_Qué se pide_
¿Concuerdan con el texto sobre los diccionarios estas afirmaciones? (a) Las enciclopedias se detienen a explicar los grandes temas del conocimiento. (b) Se atribuye a Gregorio Salvador la idea de leer el diccionario como quien lee su devocionario. (c) Todo hablante utiliza todas las palabras que existen. Responde sí o no a cada una y cita textualmente las palabras del texto que lo deciden.

_Texto para leer_
══════════════════════════════

Las enciclopedias, de las que hemos hablado en otro lugar, son deudoras, tributarias o parientes del diccionario, sus hermanas mayores quizá, o las hermanas pequeñas, no sabría decirlo, porque las enciclopedias se demoran en la explicación de los grandes temas del conocimiento, pero para abarcarlos antes hemos debido encontrar las palabras adecuadas, para construir esos vastos edificios del saber es necesaria la piedra y la argamasa de los vocablos.
Ésta es la función de los diccionarios: ayudarnos a comprender y a expresar. Cada vocablo compilado en ellos es también una llave para abrir una de tantas puertas de la realidad, una brújula que nos indica uno de tantos caminos entre las cosas, y si perdemos aquella o no sabemos utilizar ésta, el mundo se nos vuelve un lugar desorientado.
Imagen superior: Diccionarios de la Real Academia Española. En el diccionario hallamos, ordenadas alfabéticamente, las palabras de nuestro idioma, sus significados, origen, ortografía, pronunciación y forma gramatical, sus sinónimos y antónimos. | Wikimedia Commons
Buscar el sentido de las cosas como quien aguarda una revelación
Nuestro diccionario íntimo, el que todos tenemos en la cabeza y empleamos a diario, con sus voces hermosas y voces malsonantes, sus palabras secretas y sus palabras gastadas, sus vocablos trabajosos y los recién adquiridos, tiene su manantial nutricio en ese otro diccionario, el académico, el tomo de papel voluminoso que convertido en un libro sagrado se nos entrega en cada generación a los hablantes de cada lengua como cifra de todas las posibilidades de ésta, confeccionado durante siglos y conservado, desbrozado y ampliado —o también cercenado— por esa congregación fervorosa de sumos sacerdotes que se reúnen a menudo en academia para mantener viva la liturgia de los verbos que nos permiten ser.
Quizá por eso Antonio Machado, en uno de sus poemas, nos descubría que puede leerse el diccionario como quien lee su devocionario, pueden consultarse sus páginas como quien eleva sus oraciones, aprender sus significados como quien espera respuesta a sus súplicas o a sus imprecaciones, buscar el sentido de las cosas como quien aguarda una revelación.
Gregorio Salvador, uno de esos académicos pontificios de la lengua, nos explica ese mágico papel que cumple el diccionario: todo hablante sabe que hay más palabras de las que él utiliza, y sabe que esas otras palabras ignoradas u olvidadas están en el libro llamado diccionario; de ahí que este libro sea siempre para nosotros una necesaria e insustituible prolongación del idioma.

══════════════════════════════

_Datos registrados_
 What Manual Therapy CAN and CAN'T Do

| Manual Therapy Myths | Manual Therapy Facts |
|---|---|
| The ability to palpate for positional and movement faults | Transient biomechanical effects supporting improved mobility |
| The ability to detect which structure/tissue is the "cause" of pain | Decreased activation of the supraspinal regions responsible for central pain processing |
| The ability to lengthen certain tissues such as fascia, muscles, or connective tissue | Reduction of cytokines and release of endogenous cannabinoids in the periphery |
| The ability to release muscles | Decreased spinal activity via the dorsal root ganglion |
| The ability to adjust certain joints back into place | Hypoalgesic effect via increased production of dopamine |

══════════════════════════════

_Respuesta_
(a) Sí: «las enciclopedias se demoran en la explicación de los grandes temas del conocimiento».
(b) No: «Antonio Machado, en uno de sus poemas, nos descubría que puede leerse el diccionario como quien lee su devocionario».
(c) No: «todo hablante sabe que hay más palabras de las que él utiliza».